Partial settlement reached in lawsuit of Pittsburgh Steelers’ Dwayne Haskins’ death

  • Oops!
    Something went wrong.
    Please try again later.

A partial settlement has been reached in a lawsuit filed in Broward County by the wife of former Pittsburgh Steelers quarterback Dwayne Haskins Jr., who died on April 9, 2022, after he was hit by a dump truck driver on Interstate 595 after he ran out of gas and tried to get help.

The combined settlement is with three of the 14 defendants named in the lawsuit: the man who was driving the truck that early morning, the owner of the truck and the truck broker, Kalabrya Haskins’ attorney Rick Ellsley said in a statement Friday afternoon to the South Florida Sun Sentinel.

Additional details about the settlement were not released. The litigation remains pending against the other defendants, Ellsley said.

The lawsuit, filed this March, said Haskins was at a hotel in Boca Raton, a restaurant, bar and golf driving venue in West Palm Beach, a pub in Delray Beach and a 24-hour nightclub in Miami before his death. They are all named as defendants in the pending lawsuit, which alleges Haskins was drugged and robbed by a man and three women but does not make clear where.

Haskins was in South Florida training with his teammates and had dinner with them before going out to a club in Miami with a cousin, according to a Broward County Medical Examiner’s Office report. At some point, they split up.

Witnesses began calling 911 shortly after 6:30 a.m., reporting a pedestrian walking in the westbound lanes on I-595 near the exit to north Interstate 95, the medical examiner’s report said. One witness said she saw a man dressed in all black waving cars down from the right shoulder of the road.

By the time she pulled over and got out to help him, he had been hit. The dump truck driver first hit Haskins, knocking him from the center lane into the left lane, where he was struck again by the driver of an SUV, according to the report.

His death was ruled an accident and no one has been charged, nor were charges expected at the time of the medical examiner’s report. An autopsy found Haskins’ blood-alcohol concentration at 0.20, over two times the legal limit of .08.

The hotel, the West Palm Beach golfing venue, the Delray Beach pub and the Miami nightclub are all named as defendants in the lawsuit, in addition to an unnamed company that contracts with Florida Department of Transportation, the rental car company that owned the car Haskins was driving and the people who allegedly drugged Haskins “to blackmail and rob him,” the complaint said.
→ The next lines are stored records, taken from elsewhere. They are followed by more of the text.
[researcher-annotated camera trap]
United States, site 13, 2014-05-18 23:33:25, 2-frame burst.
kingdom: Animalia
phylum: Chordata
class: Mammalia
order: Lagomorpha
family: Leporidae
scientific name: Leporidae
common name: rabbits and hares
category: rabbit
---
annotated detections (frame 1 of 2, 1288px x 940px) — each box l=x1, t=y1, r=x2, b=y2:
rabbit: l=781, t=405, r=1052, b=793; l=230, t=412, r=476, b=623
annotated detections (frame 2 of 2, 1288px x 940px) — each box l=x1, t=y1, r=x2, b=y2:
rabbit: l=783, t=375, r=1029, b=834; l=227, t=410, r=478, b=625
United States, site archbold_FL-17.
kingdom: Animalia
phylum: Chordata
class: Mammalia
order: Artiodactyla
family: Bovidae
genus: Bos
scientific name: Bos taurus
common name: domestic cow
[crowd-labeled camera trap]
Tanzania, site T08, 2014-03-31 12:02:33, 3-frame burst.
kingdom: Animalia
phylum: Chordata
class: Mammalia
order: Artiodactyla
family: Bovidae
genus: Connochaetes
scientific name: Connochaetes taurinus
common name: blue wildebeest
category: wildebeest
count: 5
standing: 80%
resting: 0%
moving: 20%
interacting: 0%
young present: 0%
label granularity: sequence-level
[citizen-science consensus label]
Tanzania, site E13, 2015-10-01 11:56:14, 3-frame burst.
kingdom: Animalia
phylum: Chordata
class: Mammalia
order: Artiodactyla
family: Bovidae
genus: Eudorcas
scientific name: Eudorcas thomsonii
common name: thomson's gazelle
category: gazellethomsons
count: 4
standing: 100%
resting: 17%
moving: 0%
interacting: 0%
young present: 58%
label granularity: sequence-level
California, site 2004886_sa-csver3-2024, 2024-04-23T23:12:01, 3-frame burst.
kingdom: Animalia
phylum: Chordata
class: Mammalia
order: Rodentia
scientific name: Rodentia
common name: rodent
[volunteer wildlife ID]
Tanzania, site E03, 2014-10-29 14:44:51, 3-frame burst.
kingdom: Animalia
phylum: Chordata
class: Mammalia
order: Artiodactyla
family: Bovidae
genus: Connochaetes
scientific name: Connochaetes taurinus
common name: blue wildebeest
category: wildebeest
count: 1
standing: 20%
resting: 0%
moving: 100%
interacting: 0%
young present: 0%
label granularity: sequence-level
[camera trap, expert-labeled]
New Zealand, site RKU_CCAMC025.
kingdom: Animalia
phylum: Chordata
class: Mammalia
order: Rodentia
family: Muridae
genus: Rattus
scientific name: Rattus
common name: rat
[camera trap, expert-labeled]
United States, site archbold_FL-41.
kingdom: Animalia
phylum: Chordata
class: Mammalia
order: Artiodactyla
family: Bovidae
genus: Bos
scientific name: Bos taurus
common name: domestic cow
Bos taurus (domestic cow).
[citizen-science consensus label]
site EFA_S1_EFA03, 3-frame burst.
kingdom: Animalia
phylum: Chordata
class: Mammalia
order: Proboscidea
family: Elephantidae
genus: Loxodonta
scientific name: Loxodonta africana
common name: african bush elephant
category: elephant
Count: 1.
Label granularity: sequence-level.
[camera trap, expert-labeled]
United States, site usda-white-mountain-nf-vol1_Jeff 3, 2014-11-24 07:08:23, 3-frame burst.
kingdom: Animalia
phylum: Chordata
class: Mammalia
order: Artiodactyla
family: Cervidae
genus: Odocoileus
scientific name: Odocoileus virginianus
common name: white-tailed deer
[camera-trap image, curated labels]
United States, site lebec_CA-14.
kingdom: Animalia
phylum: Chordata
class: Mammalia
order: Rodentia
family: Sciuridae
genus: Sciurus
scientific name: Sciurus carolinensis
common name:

The lawsuit alleges the rental company gave Haskins a “mechanically damaged” car that ran out of gas, leading to him park it on the side of the road and cross traffic on the highway.

The unnamed FDOT contractor was responsible for road signs placed in the stretch of I-595 where Haskins was hit, which was under maintenance and construction. The suit alleges a construction sign obstructed the view for drivers in the area.

Ellsley said settlements were reached with other parties before the formal filing of the lawsuit, but he did not provide details.